- [TEXT BLOCK]

Programme notes were good, apart from a few typos.; the works were played from memory.

The Chausson work also had a sturdy start.  The double-stopping was excellent, but there were a few fluffs.  It was unfortunate that the sustaining pedal on the piano made noises not required by the score.

Sometimes the pitch was slightly under the note, particularly towards the end; the work did not come off as well as did the Bach.  Although parts sounded poetic, overall the performance was not quite poetical or ethereal enough.  However, the ending was beautifully done.

Imogen Thirlwall gave her recital four days later.  Unfortunately I got there late, missing the first four items, (Mozart, Britten, Schoenberg) thanks to a vehicle parked over the end of my drive preventing me from catching the train I intended to be on.  Printed programmes had run out by the time I arrived, but I had access to a neighbour’s copy, especially after he left at the first of two short intervals.  Approximately 30 people were present.  Much of the programme was unfamiliar to me: demanding works by Schoenberg and Barber, for example.  Mark Dorrell accompanied well, but sometimes a little too heavily for my taste.

The printed programme was impressive, with a considerable body of notes, and a list of sources at the end.  What was even more impressive was the fact that the excellent translations from French, Italian, German and Spanish were all by the singer herself.  The other languages in her recital were Latin, English and Russian – a grand line-up.

However, more proof-reading would probably have picked up numbers of errors such as misspellings, words and letters left out, and punctuation mistakes.  Worst perhaps, was the misspelling on the back cover of names of those she wished to thank.  There were a few oddities in the otherwise thorough programme notes, such as regarding Mozart’s Exsultate Jubilate ‘Even though it  was written with a castrato singer in mind, this is often performed by sopranos’!  (Who sings it the other times?); Homer’s Odyssey being a novel; being in the Romantic period, and Turina’s and Bellini’s compositions having ‘received… success’ (‘met with’ would convey the meaning better, or ‘received acclaim’, and be more grammatically accurate).

These niggles aside, a fine recital was what the audience received.  Imogen Thirlwall conveyed drama in both face and voice, but not to excess.  After very satisfactory performances of the two Schoenberg song I heard, we were we treated to a very fine performance of ‘No word from Tom’, from Stravinsky’s The Rake’s Progress.

- [EXERCISE REQUIREMENTS]
a – Render this sentence from the concert review in French: "Approximately 30 people were present."
b – Reproduce the stretch of the concert review from "The Chausson work" through "was beautifully done." word for word.
c – Name every language that, according to the concert review, appeared in Imogen Thirlwall's recital.

- [PROVIDED INFORMATION]
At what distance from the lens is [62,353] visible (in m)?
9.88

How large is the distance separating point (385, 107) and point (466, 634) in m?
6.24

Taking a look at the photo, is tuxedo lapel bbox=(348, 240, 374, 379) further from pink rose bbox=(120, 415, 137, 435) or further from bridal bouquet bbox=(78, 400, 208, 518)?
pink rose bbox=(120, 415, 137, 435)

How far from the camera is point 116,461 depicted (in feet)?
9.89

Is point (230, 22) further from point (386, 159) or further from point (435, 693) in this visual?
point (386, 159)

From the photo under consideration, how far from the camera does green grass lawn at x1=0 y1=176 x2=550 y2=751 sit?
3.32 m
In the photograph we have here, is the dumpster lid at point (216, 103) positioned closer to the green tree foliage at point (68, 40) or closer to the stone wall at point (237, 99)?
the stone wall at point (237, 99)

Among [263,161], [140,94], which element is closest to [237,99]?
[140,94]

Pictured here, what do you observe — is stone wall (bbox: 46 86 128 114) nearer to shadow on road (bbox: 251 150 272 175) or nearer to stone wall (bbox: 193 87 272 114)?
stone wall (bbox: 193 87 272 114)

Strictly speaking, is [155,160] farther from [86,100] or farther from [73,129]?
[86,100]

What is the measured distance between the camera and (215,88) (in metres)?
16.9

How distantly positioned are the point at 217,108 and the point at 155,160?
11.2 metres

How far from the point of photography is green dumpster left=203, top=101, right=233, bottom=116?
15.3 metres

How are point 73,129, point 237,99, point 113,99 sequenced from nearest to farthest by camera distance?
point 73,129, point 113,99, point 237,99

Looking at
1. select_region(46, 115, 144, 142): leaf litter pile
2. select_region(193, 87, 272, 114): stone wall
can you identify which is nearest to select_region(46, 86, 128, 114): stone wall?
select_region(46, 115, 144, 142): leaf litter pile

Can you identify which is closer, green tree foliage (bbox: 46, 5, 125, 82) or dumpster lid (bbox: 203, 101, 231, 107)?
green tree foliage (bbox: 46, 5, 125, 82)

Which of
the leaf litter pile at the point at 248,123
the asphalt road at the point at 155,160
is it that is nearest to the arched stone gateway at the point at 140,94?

- [EXERCISE RESPONSES]
a – Environ 30 personnes étaient présentes.

b –
The Chausson work also had a sturdy start.  The double-stopping was excellent, but there were a few fluffs.  It was unfortunate that the sustaining pedal on the piano made noises not required by the score.

Sometimes the pitch was slightly under the note, particularly towards the end; the work did not come off as well as did the Bach.  Although parts sounded poetic, overall the performance was not quite poetical or ethereal enough.  However, the ending was beautifully done.

c – French, Italian, German, Spanish, Latin, English, Russian